WHAT IS EXPECTED: Give back all the records exactly, keeping every line whole.

Extracted records:
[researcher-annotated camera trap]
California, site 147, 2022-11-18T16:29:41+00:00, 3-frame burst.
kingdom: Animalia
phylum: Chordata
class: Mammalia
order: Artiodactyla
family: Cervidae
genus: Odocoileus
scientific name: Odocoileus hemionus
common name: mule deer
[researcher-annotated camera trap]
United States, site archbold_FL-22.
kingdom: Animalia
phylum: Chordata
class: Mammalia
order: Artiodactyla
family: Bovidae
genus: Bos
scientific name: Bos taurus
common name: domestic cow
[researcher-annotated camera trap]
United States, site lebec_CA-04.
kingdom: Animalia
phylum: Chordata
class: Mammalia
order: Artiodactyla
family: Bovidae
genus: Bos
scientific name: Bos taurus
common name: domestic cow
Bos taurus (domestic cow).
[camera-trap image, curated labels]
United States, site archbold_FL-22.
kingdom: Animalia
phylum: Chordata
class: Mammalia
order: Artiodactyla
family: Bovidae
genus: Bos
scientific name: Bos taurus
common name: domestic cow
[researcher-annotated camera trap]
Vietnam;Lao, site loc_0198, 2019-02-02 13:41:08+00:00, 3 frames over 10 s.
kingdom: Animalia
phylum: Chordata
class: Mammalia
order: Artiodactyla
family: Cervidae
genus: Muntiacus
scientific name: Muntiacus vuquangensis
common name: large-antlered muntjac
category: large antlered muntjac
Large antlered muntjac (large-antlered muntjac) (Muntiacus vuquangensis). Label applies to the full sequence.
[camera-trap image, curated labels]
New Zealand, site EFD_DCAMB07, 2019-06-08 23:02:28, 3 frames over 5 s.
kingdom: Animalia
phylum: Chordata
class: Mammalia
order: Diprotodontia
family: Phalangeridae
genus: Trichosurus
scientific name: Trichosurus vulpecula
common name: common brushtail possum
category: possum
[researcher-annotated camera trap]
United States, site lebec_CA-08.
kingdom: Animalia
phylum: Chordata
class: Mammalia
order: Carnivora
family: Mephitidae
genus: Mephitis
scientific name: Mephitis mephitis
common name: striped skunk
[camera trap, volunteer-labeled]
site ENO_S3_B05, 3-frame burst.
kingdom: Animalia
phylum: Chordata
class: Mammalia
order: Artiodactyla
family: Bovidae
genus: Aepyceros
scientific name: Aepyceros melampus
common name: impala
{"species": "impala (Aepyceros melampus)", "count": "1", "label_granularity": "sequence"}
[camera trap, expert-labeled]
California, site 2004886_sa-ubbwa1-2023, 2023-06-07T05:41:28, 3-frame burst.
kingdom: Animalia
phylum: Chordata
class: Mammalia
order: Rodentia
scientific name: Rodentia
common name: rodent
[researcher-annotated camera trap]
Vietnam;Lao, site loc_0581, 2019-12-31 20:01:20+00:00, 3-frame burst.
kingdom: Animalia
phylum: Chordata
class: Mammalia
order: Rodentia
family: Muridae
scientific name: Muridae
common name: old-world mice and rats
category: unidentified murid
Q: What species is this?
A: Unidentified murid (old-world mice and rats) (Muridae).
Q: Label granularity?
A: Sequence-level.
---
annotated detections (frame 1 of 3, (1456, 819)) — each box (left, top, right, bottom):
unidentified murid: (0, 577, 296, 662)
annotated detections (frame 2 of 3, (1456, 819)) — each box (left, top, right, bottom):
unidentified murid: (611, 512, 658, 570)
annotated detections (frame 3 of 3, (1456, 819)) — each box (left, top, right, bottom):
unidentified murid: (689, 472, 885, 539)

TASK OUTPUT:
[researcher-annotated camera trap]
California, site 147, 2022-11-18T16:29:41+00:00, 3-frame burst.
kingdom: Animalia
phylum: Chordata
class: Mammalia
order: Artiodactyla
family: Cervidae
genus: Odocoileus
scientific name: Odocoileus hemionus
common name: mule deer
[researcher-annotated camera trap]
United States, site archbold_FL-22.
kingdom: Animalia
phylum: Chordata
class: Mammalia
order: Artiodactyla
family: Bovidae
genus: Bos
scientific name: Bos taurus
common name: domestic cow
[researcher-annotated camera trap]
United States, site lebec_CA-04.
kingdom: Animalia
phylum: Chordata
class: Mammalia
order: Artiodactyla
family: Bovidae
genus: Bos
scientific name: Bos taurus
common name: domestic cow
Bos taurus (domestic cow).
[camera-trap image, curated labels]
United States, site archbold_FL-22.
kingdom: Animalia
phylum: Chordata
class: Mammalia
order: Artiodactyla
family: Bovidae
genus: Bos
scientific name: Bos taurus
common name: domestic cow
[researcher-annotated camera trap]
Vietnam;Lao, site loc_0198, 2019-02-02 13:41:08+00:00, 3 frames over 10 s.
kingdom: Animalia
phylum: Chordata
class: Mammalia
order: Artiodactyla
family: Cervidae
genus: Muntiacus
scientific name: Muntiacus vuquangensis
common name: large-antlered muntjac
category: large antlered muntjac
Large antlered muntjac (large-antlered muntjac) (Muntiacus vuquangensis). Label applies to the full sequence.
[camera-trap image, curated labels]
New Zealand, site EFD_DCAMB07, 2019-06-08 23:02:28, 3 frames over 5 s.
kingdom: Animalia
phylum: Chordata
class: Mammalia
order: Diprotodontia
family: Phalangeridae
genus: Trichosurus
scientific name: Trichosurus vulpecula
common name: common brushtail possum
category: possum
[researcher-annotated camera trap]
United States, site lebec_CA-08.
kingdom: Animalia
phylum: Chordata
class: Mammalia
order: Carnivora
family: Mephitidae
genus: Mephitis
scientific name: Mephitis mephitis
common name: striped skunk
[camera trap, volunteer-labeled]
site ENO_S3_B05, 3-frame burst.
kingdom: Animalia
phylum: Chordata
class: Mammalia
order: Artiodactyla
family: Bovidae
genus: Aepyceros
scientific name: Aepyceros melampus
common name: impala
{"species": "impala (Aepyceros melampus)", "count": "1", "label_granularity": "sequence"}
[camera trap, expert-labeled]
California, site 2004886_sa-ubbwa1-2023, 2023-06-07T05:41:28, 3-frame burst.
kingdom: Animalia
phylum: Chordata
class: Mammalia
order: Rodentia
scientific name: Rodentia
common name: rodent
[researcher-annotated camera trap]
Vietnam;Lao, site loc_0581, 2019-12-31 20:01:20+00:00, 3-frame burst.
kingdom: Animalia
phylum: Chordata
class: Mammalia
order: Rodentia
family: Muridae
scientific name: Muridae
common name: old-world mice and rats
category: unidentified murid
Q: What species is this?
A: Unidentified murid (old-world mice and rats) (Muridae).
Q: Label granularity?
A: Sequence-level.
---
annotated detections (frame 1 of 3, (1456, 819)) — each box (left, top, right, bottom):
unidentified murid: (0, 577, 296, 662)
annotated detections (frame 2 of 3, (1456, 819)) — each box (left, top, right, bottom):
unidentified murid: (611, 512, 658, 570)
annotated detections (frame 3 of 3, (1456, 819)) — each box (left, top, right, bottom):
unidentified murid: (689, 472, 885, 539)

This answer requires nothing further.